Exercise objective: Copy out the stretch of the data from the line containing "From the alternatives" through the end of the data, and leave out the pictures.

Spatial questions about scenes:

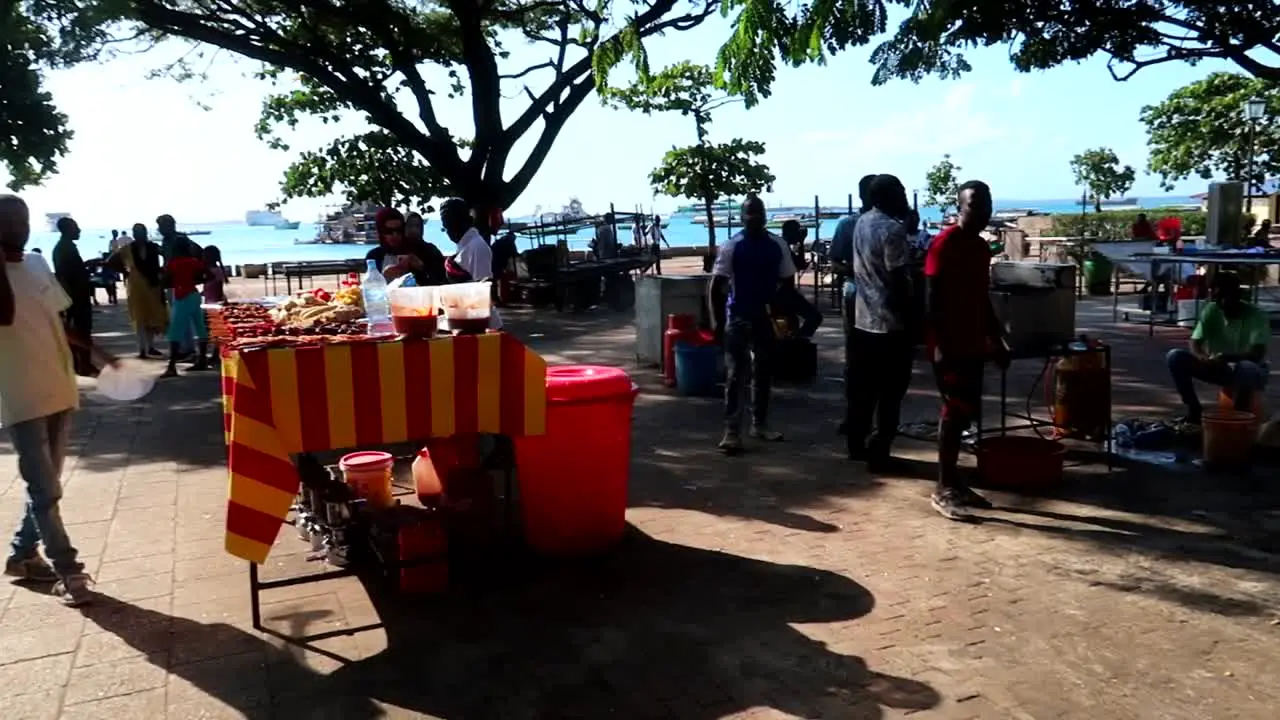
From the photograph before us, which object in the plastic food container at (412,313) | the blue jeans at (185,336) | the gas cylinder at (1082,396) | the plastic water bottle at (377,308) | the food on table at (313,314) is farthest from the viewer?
the blue jeans at (185,336)

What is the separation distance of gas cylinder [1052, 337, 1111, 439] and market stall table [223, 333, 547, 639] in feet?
15.0

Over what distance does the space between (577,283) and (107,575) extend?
14.6 m

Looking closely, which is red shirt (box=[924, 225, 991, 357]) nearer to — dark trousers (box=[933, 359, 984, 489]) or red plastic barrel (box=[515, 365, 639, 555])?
dark trousers (box=[933, 359, 984, 489])

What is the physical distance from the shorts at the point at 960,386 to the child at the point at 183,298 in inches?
373

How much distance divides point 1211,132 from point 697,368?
27678 mm

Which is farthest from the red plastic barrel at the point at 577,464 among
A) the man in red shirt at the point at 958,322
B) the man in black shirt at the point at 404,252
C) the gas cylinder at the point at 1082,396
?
the gas cylinder at the point at 1082,396

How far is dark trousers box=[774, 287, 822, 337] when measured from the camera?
909 cm

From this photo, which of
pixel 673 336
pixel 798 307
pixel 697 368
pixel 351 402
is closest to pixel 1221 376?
pixel 798 307

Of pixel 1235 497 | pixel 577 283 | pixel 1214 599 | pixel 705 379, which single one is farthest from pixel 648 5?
pixel 1214 599

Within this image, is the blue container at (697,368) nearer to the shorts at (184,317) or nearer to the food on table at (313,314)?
the food on table at (313,314)

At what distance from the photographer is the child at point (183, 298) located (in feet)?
39.6

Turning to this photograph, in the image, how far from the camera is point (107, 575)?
510 centimetres

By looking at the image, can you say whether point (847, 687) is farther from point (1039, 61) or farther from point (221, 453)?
point (1039, 61)

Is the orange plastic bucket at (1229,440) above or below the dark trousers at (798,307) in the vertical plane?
below
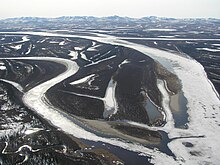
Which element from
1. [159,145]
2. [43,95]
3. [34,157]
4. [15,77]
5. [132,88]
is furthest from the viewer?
[15,77]

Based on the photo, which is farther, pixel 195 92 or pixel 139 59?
pixel 139 59

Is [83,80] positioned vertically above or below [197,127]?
above

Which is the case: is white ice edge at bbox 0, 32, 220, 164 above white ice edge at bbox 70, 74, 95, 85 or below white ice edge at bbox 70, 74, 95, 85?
below

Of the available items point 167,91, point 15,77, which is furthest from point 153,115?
point 15,77

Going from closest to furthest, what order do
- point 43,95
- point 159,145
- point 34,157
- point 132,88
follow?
point 34,157, point 159,145, point 43,95, point 132,88

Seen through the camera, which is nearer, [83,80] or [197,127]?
[197,127]

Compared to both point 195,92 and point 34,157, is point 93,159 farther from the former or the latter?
point 195,92

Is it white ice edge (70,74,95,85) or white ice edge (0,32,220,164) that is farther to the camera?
white ice edge (70,74,95,85)

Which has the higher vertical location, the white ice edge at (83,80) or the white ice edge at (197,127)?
the white ice edge at (83,80)

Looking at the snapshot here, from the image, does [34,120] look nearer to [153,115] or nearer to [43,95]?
[43,95]

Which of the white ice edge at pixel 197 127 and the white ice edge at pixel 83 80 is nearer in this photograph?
the white ice edge at pixel 197 127

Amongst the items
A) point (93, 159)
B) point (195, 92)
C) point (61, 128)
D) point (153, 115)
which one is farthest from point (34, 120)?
point (195, 92)
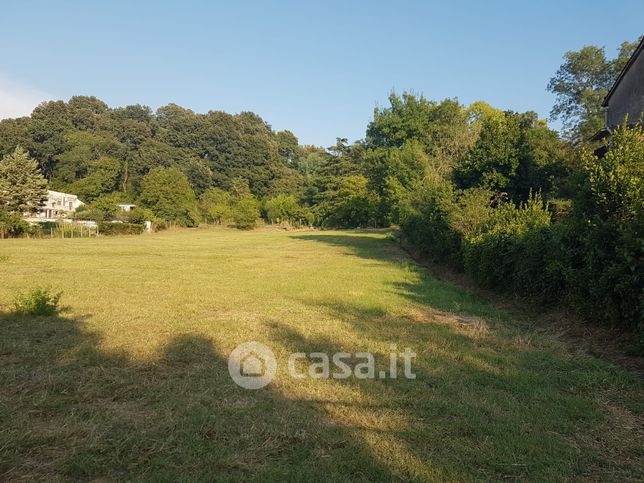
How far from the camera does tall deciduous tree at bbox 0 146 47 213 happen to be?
35656 millimetres

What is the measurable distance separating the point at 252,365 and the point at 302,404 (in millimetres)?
1290

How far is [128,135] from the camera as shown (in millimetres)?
77500

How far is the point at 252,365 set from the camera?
16.8 feet

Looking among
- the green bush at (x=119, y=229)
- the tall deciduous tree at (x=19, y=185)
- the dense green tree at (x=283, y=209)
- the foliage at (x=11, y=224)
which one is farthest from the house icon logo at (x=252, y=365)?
the dense green tree at (x=283, y=209)

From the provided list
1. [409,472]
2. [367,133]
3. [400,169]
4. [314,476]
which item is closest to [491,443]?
[409,472]

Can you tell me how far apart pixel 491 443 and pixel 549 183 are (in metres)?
14.3

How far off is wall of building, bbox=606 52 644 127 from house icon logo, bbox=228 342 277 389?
16572mm

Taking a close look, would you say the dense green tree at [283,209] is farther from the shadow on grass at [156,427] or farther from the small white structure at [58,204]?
the shadow on grass at [156,427]

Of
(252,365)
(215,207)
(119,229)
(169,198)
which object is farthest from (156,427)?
(215,207)

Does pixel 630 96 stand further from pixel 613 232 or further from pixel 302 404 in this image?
pixel 302 404

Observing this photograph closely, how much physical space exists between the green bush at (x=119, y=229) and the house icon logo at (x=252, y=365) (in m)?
44.2

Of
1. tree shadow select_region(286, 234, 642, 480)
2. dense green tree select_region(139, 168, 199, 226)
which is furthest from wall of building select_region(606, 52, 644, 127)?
dense green tree select_region(139, 168, 199, 226)

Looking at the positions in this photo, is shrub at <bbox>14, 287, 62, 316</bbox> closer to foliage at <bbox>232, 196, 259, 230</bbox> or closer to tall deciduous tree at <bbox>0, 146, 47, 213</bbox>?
tall deciduous tree at <bbox>0, 146, 47, 213</bbox>

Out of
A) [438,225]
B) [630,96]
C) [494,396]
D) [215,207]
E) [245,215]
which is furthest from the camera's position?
[215,207]
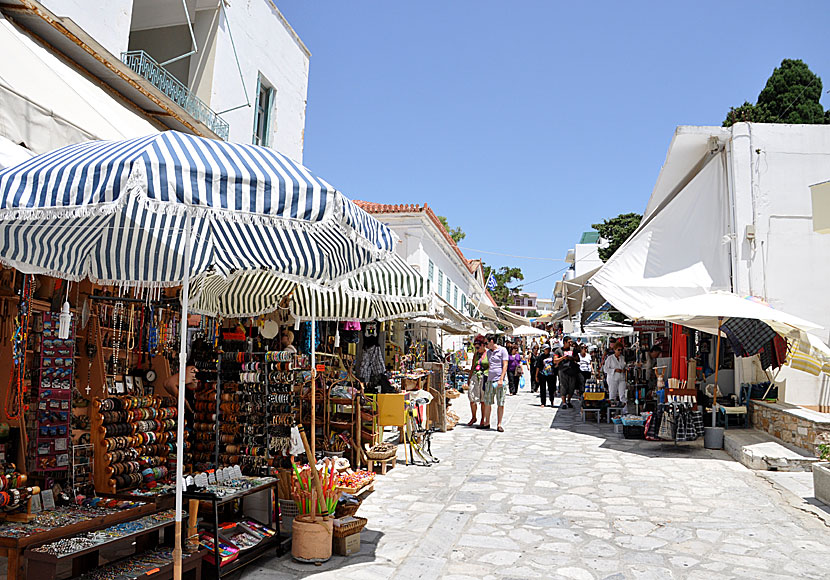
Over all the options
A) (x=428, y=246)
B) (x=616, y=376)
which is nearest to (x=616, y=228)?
(x=428, y=246)

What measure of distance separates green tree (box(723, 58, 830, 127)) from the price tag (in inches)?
1114

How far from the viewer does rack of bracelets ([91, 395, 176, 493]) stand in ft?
17.7

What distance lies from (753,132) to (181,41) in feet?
36.4

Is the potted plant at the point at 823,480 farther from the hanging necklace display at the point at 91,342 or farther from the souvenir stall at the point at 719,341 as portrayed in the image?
the hanging necklace display at the point at 91,342

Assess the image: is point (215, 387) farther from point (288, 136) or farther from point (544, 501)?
point (288, 136)

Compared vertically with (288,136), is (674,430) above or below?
below

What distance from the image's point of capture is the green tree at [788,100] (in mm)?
26438

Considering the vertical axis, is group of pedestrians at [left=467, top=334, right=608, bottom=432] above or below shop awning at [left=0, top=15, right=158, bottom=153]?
below

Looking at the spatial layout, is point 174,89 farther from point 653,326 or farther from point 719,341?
point 653,326

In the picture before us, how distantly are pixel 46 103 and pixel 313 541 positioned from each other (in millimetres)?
4384

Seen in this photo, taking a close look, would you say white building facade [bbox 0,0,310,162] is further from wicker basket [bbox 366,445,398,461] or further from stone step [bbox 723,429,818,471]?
stone step [bbox 723,429,818,471]

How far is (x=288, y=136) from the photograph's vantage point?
12930 mm

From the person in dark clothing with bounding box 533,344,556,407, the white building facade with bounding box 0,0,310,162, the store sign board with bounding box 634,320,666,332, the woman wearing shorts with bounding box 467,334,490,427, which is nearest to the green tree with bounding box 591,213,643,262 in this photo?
the person in dark clothing with bounding box 533,344,556,407

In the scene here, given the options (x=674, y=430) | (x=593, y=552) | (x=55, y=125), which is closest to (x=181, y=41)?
(x=55, y=125)
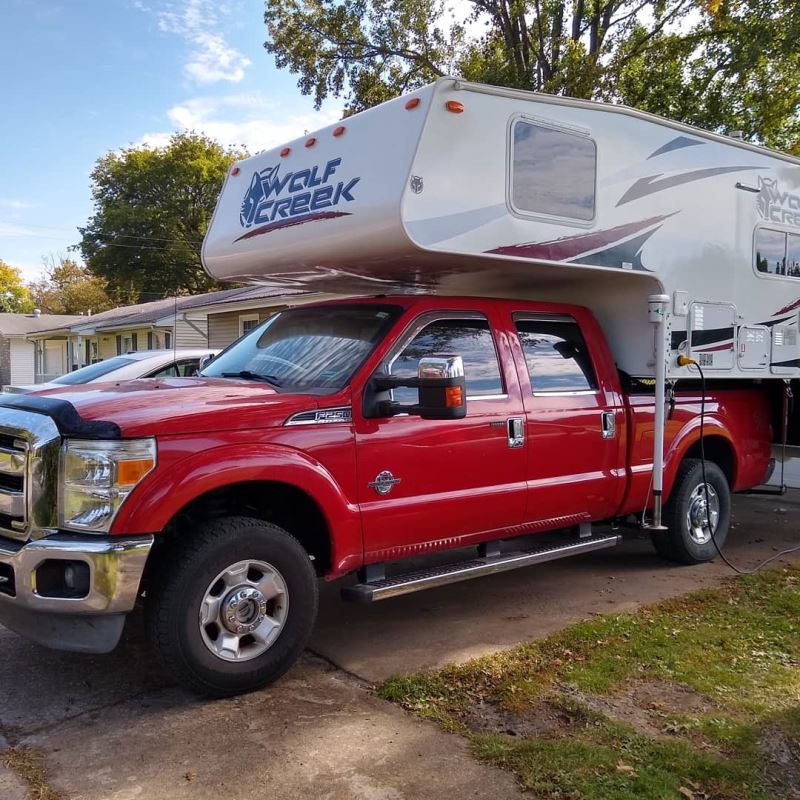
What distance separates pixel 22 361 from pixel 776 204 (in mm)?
46999

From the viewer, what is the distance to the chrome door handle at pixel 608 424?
5.57 metres

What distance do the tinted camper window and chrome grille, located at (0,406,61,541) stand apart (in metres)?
3.02

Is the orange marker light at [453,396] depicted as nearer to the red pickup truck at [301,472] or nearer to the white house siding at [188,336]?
the red pickup truck at [301,472]

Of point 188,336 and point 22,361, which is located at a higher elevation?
point 188,336

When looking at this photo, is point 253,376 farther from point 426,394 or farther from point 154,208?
point 154,208

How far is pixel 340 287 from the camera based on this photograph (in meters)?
6.38

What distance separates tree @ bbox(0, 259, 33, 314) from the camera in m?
72.0

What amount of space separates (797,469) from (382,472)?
7.48 m

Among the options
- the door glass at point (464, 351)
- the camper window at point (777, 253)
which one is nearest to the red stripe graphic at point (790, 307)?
the camper window at point (777, 253)

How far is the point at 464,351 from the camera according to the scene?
4953 mm

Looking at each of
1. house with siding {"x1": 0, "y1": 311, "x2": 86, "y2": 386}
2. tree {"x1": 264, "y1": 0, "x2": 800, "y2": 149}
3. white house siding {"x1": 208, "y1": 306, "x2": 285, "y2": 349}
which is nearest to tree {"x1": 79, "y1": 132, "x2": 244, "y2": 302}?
house with siding {"x1": 0, "y1": 311, "x2": 86, "y2": 386}

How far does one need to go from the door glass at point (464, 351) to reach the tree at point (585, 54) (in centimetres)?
974

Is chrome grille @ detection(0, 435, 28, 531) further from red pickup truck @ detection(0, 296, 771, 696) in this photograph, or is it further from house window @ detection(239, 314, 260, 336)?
house window @ detection(239, 314, 260, 336)

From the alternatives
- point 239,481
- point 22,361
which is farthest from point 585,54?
point 22,361
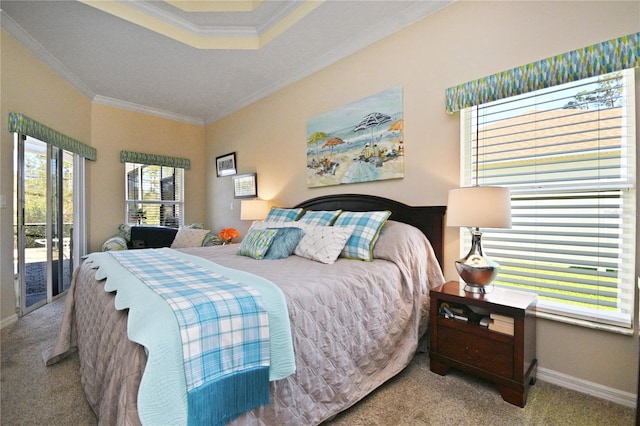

Correct answer:
From the alternatives
- point 239,481
- point 22,361
which is farthest from point 585,54?
point 22,361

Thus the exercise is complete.